Pour résumer l’esprit du récit : « Adieu Gloria » raconte un peu la vieille histoire de Faust. Vendre son âme pour connaître la richesse et une vie de plaisirs ? La petite est prête à le faire. Mais le diable ici, dans le roman Megan Abott, n’est pas Méphistophélès. Il s’appelle Gloria. Et c’est pire.




Intéressons-nous maintenant à Georges-Jean Arnaud. Tous les amoureux du polar connaissent son nom qu’il ne faut cependant pas confondre avec Georges Arnaud, l’auteur du « Salaire de la peur ». G.J. Arnaud est âgé de 83 ans. Et, pour bien le situer, il suffit de se souvenir qu’il a été surnommé « le forçat de l’Underwood » pour avoir, à la demande de ses éditeurs, écrit presque jours et nuits et ce, durant des années. Un travail titanesque qui l’a obligé quelquefois –pour tenir le coup et selon ses propres confidences- à absorber des substances chimiques aujourd’hui interdites par la loi. Reste que l’œuvre –puisqu’elle en est une ! – de G.J Arnaud est considérable. Sans pouvoir être précis ses biographes estiment qu’il a signé de son nom mais aussi sous 20 pseudonymes différents 400 titres et sans doute même un peu plus. Romans policiers, d’espionnage, fantastiques et érotiques, quelques fictions régionalistes… tous des ouvrages aujourd’hui recherchés par les collectionneurs. Il ne faut pas omettre –pour être au plus près de la réalité arnaudienne de signaler « La compagnie des glaces », un feuilleton dont les épisodes ont été regroupés en 62 tomes. Et, pour dire encore la fébrilité créatrice de cet auteur exceptionnel, il a aussi signé une bonne vingtaine de scénarios de films pour le cinéma et la télévision sans oublier les deux pièces de théâtre. Ainsi, pour les éditions Plon et sa récente collection « Noir Rétro », dont BSC NEWS MAGAZINE vous a déjà parlé, il était inévitable de rééditer au moins un roman de G.J. Arnaud. Il s’agit de « Noël au chaud », un polar paru pour la première fois en 1979 aux éditions Fleuve Noir. Le critique fameux et érudit de la littérature policière, Michel Lebrun, a écrit au sujet de G.J Arnaud qu’il est « avant tout un regard porté sur la société française ». Et c’est bien le cas avec « Noël au chaud ». L’histoire que nous raconte le « forçat de l’Underwood » est celle d’une vieille femme, Raymonde Mallet qui « lorsqu’elle passait sur la route, tirant sa poussette à provisions derrière elle, n’imaginait que des regards la suivant d’une maison à l’autre, que des femmes à l’affût derrière leurs rideaux, qui hochaient la tête avec un mélange de pitié et d’irritation, surveillant sa démarche déhanchée depuis cette fracture du col du fémur l’année dernière ».

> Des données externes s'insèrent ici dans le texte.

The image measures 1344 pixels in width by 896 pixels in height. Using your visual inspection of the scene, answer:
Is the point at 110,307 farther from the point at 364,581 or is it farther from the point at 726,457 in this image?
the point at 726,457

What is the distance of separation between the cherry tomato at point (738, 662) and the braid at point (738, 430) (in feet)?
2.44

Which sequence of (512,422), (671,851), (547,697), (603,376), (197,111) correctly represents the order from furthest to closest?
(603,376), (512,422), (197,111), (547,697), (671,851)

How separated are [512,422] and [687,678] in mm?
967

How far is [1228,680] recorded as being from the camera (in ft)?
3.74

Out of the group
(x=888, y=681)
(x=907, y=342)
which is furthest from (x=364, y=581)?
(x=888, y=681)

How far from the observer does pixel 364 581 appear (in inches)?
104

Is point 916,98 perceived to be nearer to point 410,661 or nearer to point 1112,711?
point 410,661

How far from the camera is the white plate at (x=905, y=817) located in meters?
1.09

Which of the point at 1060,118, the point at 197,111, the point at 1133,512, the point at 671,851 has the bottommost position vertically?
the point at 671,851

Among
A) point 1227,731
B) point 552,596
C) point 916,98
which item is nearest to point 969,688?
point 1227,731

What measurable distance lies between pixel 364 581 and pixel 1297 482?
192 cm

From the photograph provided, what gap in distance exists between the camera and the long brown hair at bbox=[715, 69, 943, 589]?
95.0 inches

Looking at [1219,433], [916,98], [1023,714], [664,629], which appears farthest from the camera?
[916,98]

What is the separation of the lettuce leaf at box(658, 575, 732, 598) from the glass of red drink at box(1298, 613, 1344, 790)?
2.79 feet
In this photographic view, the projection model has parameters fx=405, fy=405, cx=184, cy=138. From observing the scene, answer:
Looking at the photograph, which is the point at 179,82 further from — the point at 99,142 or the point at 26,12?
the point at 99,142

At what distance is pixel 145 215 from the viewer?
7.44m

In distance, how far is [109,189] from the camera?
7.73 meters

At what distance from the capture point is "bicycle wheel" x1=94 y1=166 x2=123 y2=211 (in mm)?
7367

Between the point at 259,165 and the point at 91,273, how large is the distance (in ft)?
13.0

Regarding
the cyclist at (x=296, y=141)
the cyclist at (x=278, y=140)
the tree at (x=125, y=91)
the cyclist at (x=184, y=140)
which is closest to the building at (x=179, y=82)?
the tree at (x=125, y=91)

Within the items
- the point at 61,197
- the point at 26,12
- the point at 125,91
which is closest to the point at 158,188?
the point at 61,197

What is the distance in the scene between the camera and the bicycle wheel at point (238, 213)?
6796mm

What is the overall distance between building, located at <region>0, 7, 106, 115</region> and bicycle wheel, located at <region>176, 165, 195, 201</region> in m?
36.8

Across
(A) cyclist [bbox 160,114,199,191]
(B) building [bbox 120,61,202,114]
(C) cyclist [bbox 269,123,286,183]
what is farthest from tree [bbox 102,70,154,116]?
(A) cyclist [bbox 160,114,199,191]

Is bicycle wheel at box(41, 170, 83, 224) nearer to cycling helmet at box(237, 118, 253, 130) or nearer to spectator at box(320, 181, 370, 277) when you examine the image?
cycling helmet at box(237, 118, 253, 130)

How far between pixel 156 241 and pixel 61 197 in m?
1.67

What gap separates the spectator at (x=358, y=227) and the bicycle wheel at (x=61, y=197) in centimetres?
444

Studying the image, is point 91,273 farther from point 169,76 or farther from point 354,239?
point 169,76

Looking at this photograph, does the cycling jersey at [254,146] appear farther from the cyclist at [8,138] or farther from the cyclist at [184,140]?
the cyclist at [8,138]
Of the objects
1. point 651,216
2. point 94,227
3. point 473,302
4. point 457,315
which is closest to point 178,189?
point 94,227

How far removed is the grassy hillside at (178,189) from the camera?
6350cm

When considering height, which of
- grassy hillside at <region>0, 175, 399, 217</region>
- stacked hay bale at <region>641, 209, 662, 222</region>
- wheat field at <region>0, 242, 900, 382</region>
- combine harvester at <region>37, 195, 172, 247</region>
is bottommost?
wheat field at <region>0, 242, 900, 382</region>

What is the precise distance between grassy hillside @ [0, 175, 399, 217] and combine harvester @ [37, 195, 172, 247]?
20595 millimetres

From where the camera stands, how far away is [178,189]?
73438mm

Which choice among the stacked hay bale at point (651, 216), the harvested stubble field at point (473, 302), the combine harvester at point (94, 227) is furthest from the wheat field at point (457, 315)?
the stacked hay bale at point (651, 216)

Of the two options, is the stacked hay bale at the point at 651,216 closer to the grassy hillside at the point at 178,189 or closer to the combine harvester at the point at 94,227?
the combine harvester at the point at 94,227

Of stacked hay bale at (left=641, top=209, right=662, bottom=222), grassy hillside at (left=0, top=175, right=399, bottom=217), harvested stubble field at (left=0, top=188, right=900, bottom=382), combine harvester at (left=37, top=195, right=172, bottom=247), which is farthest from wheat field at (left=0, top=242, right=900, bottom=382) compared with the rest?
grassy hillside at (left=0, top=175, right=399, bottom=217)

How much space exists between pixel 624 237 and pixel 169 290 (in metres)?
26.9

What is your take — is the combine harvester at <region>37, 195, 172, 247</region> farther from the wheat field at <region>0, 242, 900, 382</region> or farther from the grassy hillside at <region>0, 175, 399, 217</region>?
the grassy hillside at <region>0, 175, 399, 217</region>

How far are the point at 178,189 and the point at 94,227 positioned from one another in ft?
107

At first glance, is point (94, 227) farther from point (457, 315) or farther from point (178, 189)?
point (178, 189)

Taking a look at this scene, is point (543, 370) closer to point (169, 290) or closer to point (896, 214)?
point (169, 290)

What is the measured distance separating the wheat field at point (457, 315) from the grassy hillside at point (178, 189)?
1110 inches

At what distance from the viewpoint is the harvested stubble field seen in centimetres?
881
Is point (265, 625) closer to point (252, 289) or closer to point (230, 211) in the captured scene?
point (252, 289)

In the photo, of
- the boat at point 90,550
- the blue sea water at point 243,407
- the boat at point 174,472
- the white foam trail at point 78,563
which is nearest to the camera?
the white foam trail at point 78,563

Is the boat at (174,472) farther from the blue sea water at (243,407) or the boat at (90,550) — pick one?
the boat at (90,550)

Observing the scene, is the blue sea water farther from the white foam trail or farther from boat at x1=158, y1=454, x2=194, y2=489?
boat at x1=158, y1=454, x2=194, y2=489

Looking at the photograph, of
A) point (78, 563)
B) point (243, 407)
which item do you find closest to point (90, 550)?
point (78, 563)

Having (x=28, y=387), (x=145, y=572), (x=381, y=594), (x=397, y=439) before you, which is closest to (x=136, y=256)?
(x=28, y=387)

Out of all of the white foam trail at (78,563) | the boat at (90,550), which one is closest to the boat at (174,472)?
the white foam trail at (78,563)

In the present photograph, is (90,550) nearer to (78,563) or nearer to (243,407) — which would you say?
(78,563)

Raymonde, veuve, âgée de 76 ans, habite un village de Provence et occupe une maison bien trop grande pour elle que beaucoup de gens rêvent de récupérer. Pour en faire quoi ? La détruire et construire à sa place un lotissement qui rapporterait à la commune beaucoup d’argent. Mais Raymonde est attachée à sa demeure, lieu où elle a passé une grande partie de sa vie et partagé, avec son mari, des longs moments de bonheur. Alors, vendre sa maison ? Jamais. Un entêtement qui contrarie les voisins de Raymonde : eux étaient prêts à céder leurs vieilles bâtisses et leurs terrains pour profiter de l’argent des promoteurs immobiliers. Dès lors, (et c’est tout le talent de G.J Arnaud) l’auteur nous plonge dans l’univers d’une petite commune située près de Toulon, microcosme humain où, depuis des lustres, ce sont concentrés les rancœurs, les jalousies et les haines. Pour faire partir Raymonde, pour qu’elle abandonne sa maison, tous les coups sont permis. Mais la vieille dame résiste. Raymonde n’est pas une gentille mamie. Elle va se battre, bec et ongles, pour garder son bien. Dès lors, G.J Arnaud nous tisse une intrigue criminelle remarquable. Le style dépouillé, la limpidité narrative, la clarté de l’intrigue, la description des sentiments humains avec des mots dont l’efficacité fait ressembler le texte à une peinture en clair-obscur, font que « Noël au chaud » est un superbe et cruel roman.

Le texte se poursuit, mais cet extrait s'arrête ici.